───── DATA SUPPLIED ─────
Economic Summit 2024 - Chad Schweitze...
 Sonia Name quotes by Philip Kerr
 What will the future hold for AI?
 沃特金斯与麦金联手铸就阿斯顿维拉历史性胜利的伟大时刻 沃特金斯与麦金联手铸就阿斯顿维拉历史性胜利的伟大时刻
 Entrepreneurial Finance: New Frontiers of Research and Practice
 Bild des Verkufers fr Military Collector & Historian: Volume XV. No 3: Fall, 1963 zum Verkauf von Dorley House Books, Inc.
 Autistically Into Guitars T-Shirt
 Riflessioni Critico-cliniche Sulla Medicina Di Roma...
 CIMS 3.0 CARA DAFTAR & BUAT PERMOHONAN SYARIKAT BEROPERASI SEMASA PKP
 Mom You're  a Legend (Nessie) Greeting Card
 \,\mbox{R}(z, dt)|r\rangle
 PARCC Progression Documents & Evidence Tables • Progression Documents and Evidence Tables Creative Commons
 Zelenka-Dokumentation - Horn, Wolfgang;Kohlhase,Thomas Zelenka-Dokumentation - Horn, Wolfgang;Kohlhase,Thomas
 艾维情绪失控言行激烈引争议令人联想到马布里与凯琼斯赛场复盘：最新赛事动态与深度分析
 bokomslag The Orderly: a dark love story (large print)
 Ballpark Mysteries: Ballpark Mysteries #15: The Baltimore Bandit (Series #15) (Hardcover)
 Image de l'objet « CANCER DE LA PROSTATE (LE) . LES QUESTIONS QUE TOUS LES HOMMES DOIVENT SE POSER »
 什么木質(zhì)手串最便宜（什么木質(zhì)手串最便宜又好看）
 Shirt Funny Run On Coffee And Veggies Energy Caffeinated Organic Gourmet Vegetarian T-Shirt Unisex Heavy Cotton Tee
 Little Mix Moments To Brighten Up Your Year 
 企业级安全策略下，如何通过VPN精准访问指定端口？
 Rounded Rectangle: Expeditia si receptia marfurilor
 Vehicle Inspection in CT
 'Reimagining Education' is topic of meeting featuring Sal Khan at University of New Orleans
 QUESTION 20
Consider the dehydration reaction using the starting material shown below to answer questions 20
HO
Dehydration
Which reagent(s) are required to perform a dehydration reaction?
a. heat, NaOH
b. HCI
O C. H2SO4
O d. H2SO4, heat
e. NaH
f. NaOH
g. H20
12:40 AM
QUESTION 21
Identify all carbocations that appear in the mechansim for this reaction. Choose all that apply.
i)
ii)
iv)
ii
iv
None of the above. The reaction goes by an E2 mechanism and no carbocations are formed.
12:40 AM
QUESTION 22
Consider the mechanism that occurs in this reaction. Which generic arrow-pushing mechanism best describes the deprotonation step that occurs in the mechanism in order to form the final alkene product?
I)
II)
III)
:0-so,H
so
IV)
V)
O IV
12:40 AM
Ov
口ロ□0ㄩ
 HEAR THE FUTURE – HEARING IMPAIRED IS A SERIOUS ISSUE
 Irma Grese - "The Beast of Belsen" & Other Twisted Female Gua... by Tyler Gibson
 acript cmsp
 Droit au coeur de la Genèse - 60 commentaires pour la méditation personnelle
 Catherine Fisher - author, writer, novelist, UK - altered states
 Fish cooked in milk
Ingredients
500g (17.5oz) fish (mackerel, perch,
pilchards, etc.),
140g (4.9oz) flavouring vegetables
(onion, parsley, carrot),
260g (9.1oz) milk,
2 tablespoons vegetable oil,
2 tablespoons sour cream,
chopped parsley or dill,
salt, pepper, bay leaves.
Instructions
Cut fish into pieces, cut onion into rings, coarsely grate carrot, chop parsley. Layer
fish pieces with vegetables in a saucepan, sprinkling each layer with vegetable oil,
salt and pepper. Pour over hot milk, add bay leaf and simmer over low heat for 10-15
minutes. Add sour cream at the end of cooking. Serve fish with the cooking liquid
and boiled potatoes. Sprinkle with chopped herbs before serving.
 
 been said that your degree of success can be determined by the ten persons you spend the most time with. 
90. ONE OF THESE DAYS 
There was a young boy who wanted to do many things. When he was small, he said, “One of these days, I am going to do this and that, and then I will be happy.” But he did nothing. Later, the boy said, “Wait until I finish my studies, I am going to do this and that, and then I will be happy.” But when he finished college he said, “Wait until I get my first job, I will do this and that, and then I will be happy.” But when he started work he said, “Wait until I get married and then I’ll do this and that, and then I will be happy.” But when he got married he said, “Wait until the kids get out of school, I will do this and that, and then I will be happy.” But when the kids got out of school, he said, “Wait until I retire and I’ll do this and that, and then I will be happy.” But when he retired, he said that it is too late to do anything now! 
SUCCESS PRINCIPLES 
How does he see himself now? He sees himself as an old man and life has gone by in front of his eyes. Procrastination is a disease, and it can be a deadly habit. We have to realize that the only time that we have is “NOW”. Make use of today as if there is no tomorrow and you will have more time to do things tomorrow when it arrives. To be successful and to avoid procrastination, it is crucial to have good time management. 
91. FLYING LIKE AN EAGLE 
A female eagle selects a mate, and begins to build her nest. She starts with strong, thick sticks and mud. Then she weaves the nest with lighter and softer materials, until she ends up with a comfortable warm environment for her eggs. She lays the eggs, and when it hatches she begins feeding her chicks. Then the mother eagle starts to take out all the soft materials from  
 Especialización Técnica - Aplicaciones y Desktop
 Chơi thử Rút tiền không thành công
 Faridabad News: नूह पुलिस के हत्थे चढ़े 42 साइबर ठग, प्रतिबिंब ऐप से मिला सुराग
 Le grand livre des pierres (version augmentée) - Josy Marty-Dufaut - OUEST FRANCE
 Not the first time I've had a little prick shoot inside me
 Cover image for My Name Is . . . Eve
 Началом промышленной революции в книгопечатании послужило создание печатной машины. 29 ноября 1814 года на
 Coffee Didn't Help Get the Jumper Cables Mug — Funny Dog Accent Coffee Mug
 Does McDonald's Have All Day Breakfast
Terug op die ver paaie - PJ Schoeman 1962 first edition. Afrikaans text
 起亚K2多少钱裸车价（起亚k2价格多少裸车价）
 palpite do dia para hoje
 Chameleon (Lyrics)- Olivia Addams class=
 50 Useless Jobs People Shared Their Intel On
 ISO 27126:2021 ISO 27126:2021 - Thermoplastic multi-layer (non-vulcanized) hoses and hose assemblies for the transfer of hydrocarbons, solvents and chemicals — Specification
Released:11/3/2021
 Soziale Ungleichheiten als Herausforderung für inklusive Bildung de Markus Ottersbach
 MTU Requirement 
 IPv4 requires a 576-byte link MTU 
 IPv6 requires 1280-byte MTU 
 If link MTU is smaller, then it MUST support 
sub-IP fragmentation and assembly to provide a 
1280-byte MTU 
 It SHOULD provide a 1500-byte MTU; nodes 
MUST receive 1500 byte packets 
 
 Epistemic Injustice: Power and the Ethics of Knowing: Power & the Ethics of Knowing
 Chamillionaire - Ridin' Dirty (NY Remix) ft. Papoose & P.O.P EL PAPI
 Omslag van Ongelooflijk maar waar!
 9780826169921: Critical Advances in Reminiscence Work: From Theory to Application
─────
EXERCISE REQUIREMENTS:
Scan the material above for the string "pepper", returning each line that contains it.

SOLVED EXERCISE:
salt, pepper, bay leaves.
salt and pepper. Pour over hot milk, add bay leaf and simmer over low heat for 10-15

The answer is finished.